_WHAT YOU HAVE TO DO:_
All lines from the one with "phylum: Chordata" onward, through the last line of the records below, are to be retyped word for word.

(DATA TO PROCESS Opens)

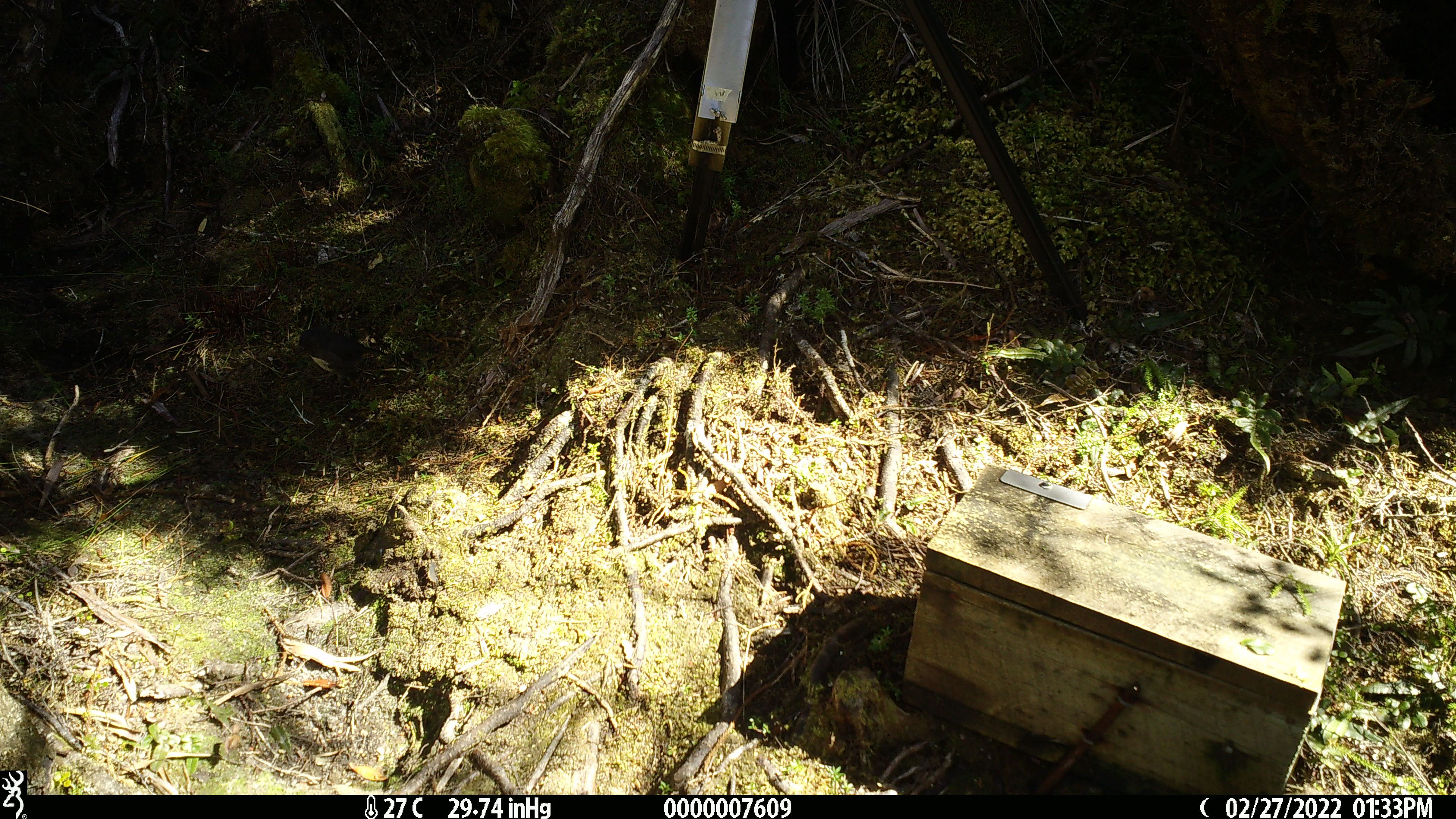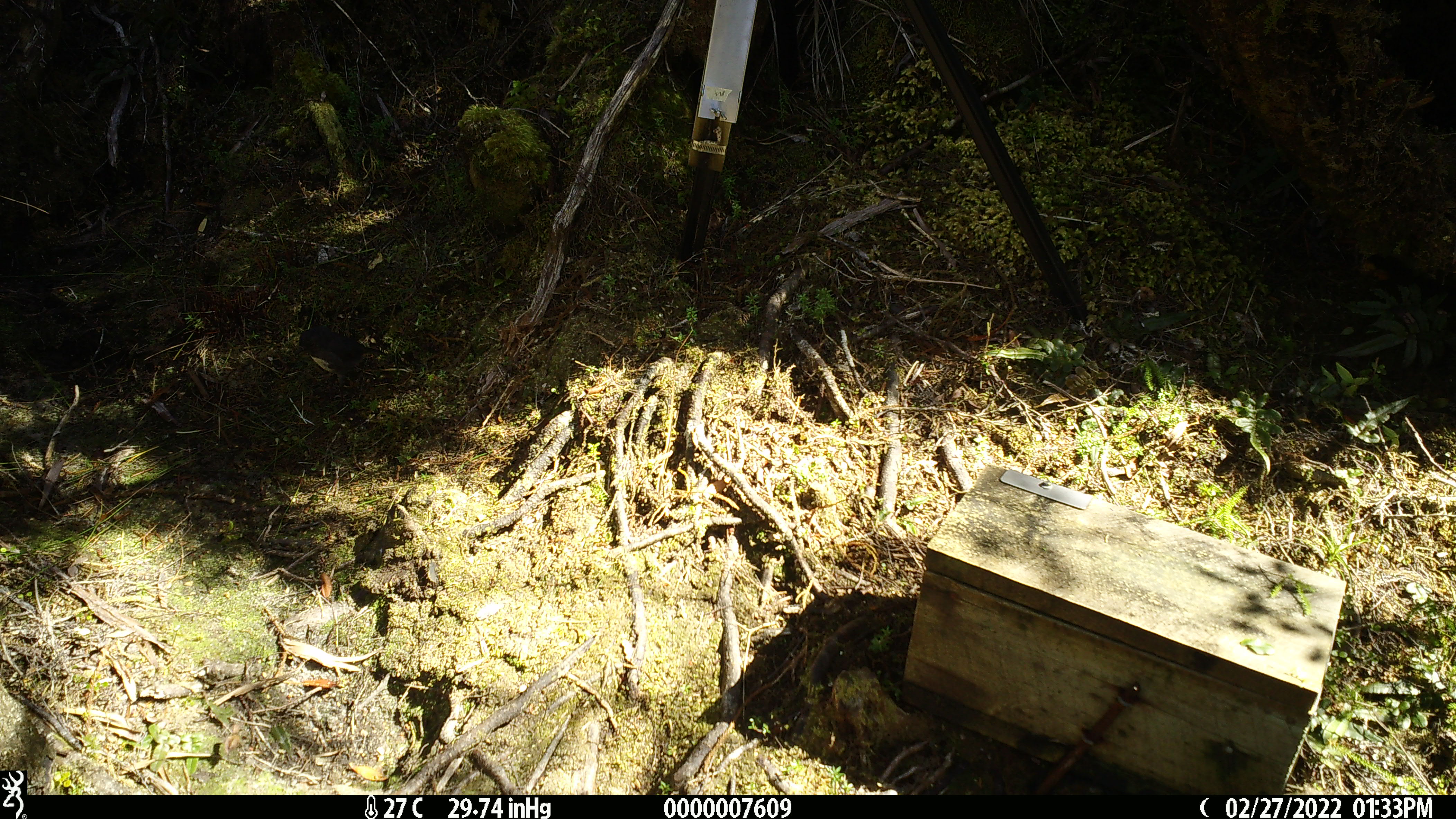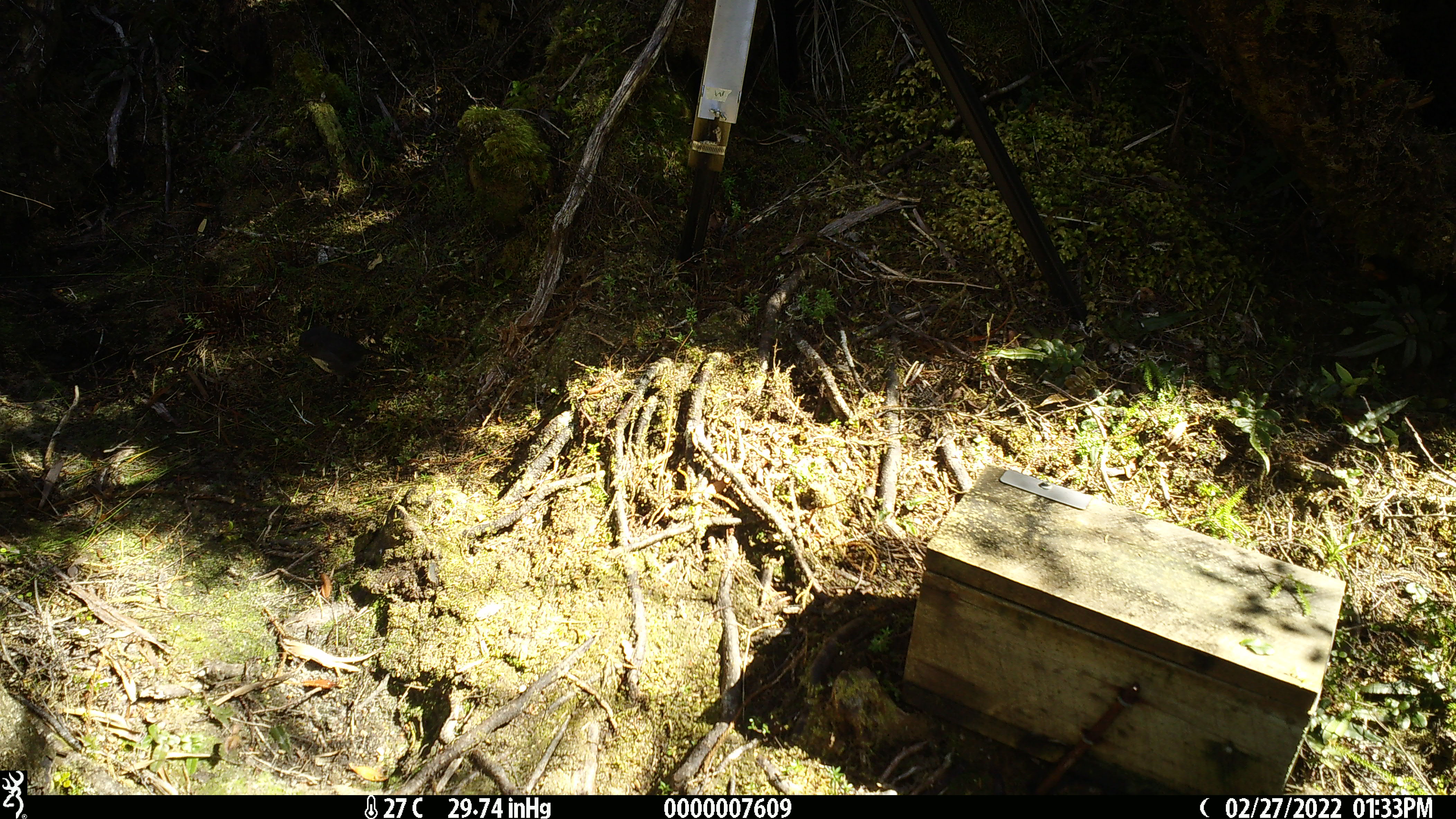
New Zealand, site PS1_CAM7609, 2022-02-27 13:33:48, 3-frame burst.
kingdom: Animalia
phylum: Chordata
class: Aves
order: Passeriformes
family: Petroicidae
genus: Petroica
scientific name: Petroica australis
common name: new zealand robin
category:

(DATA TO PROCESS Closes)

_SOLUTION:_
phylum: Chordata
class: Aves
order: Passeriformes
family: Petroicidae
genus: Petroica
scientific name: Petroica australis
common name: new zealand robin
category:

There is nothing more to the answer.